WHAT TO WORK ON: Omit the images and output every line of the data below exactly.

┌─ DATASET RECORDS

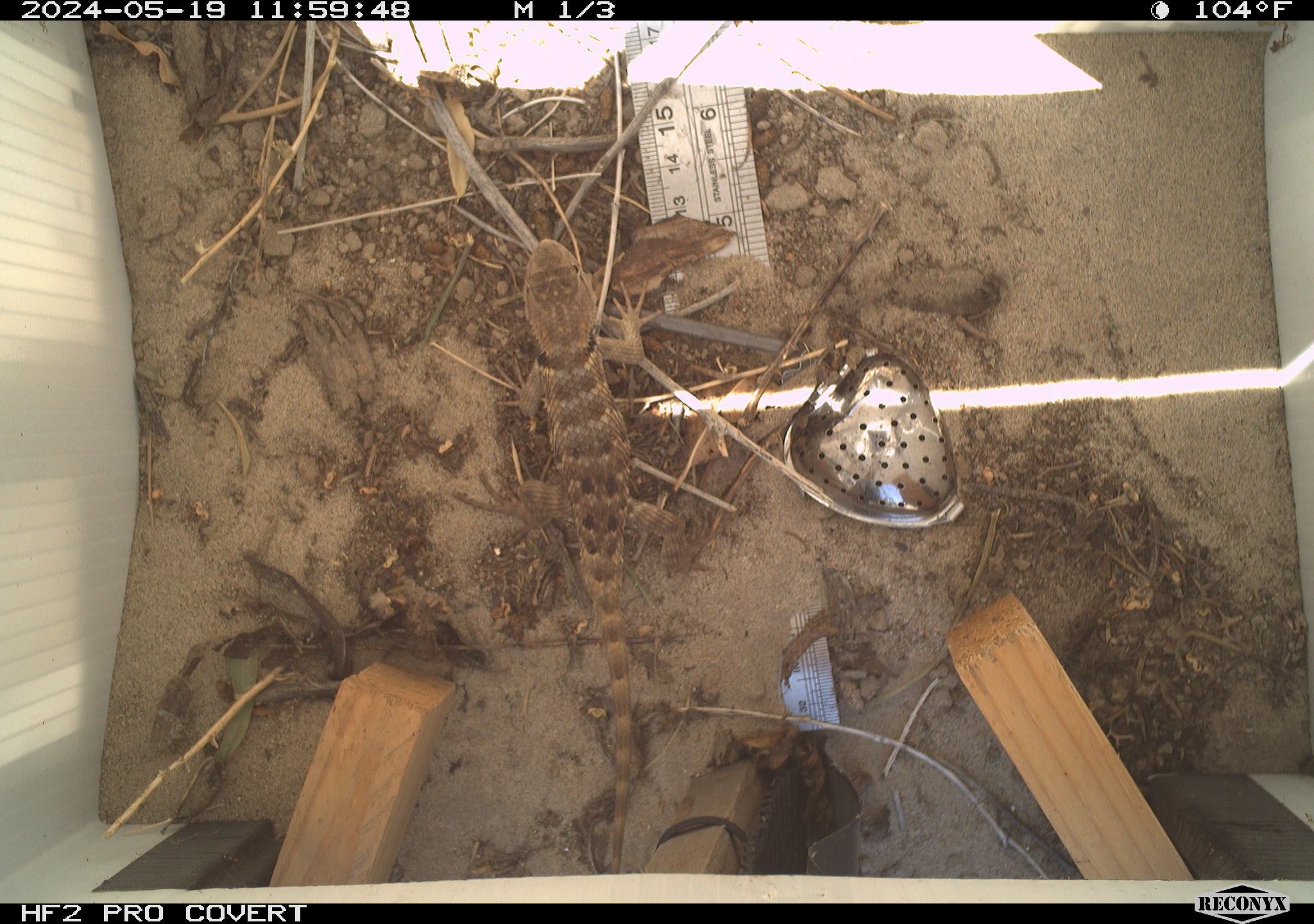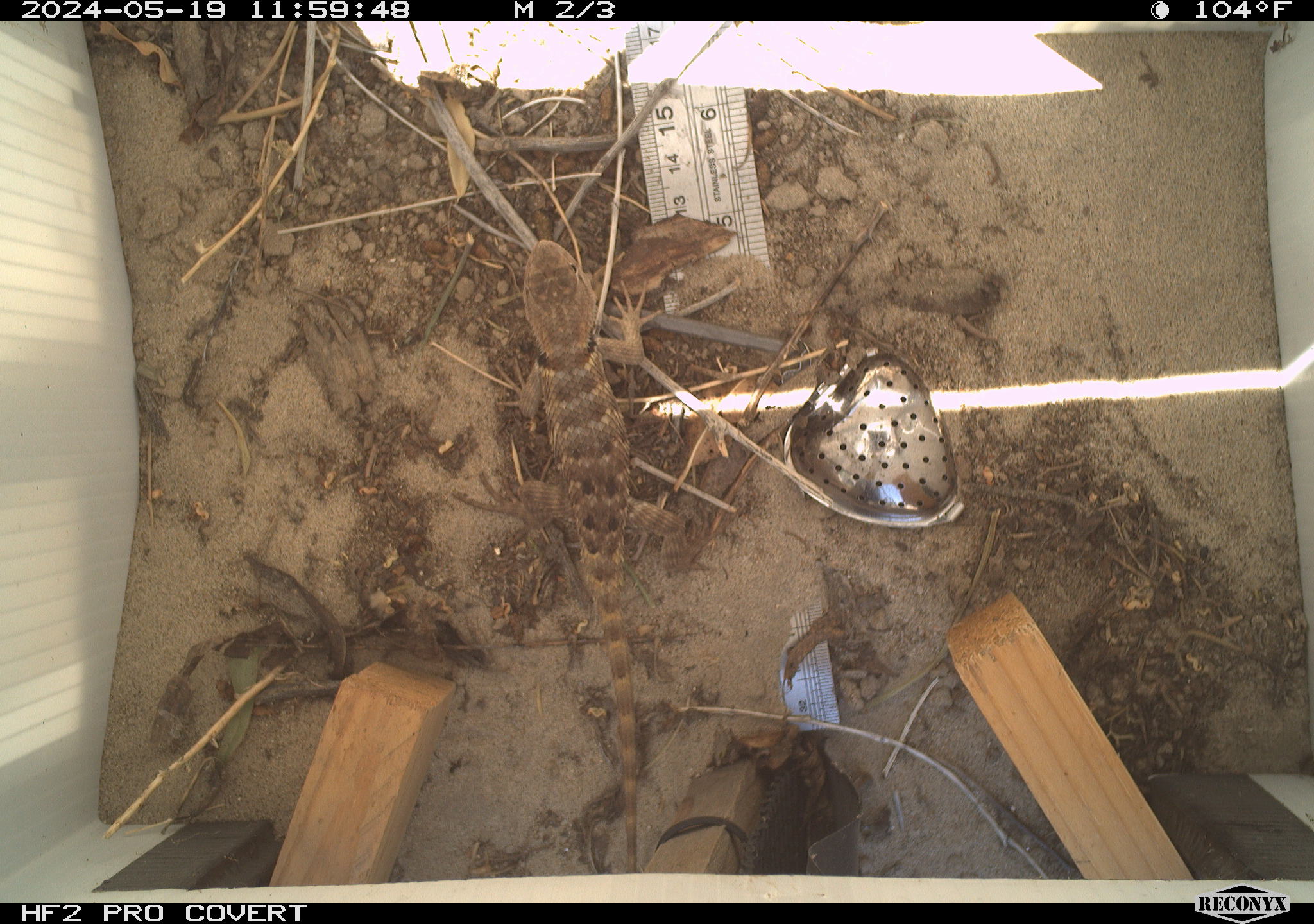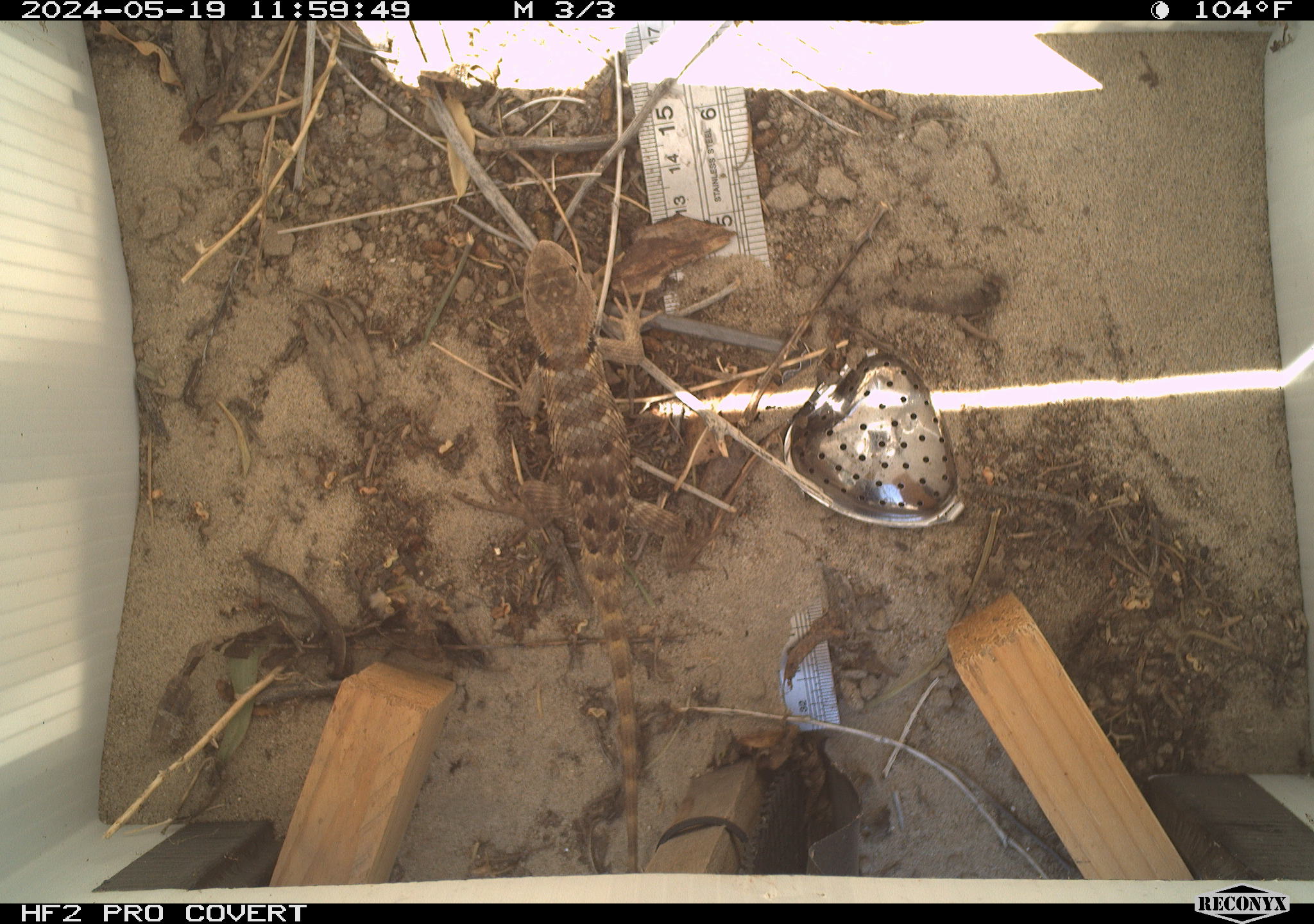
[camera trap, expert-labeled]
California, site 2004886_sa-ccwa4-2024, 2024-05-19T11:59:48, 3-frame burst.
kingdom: Animalia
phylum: Chordata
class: Reptilia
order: Squamata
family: Phrynosomatidae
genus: Sceloporus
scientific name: Sceloporus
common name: spiny lizards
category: sceloporus species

└─

ANSWER TO THE EXERCISE:
[camera trap, expert-labeled]
California, site 2004886_sa-ccwa4-2024, 2024-05-19T11:59:48, 3-frame burst.
kingdom: Animalia
phylum: Chordata
class: Reptilia
order: Squamata
family: Phrynosomatidae
genus: Sceloporus
scientific name: Sceloporus
common name: spiny lizards
category: sceloporus species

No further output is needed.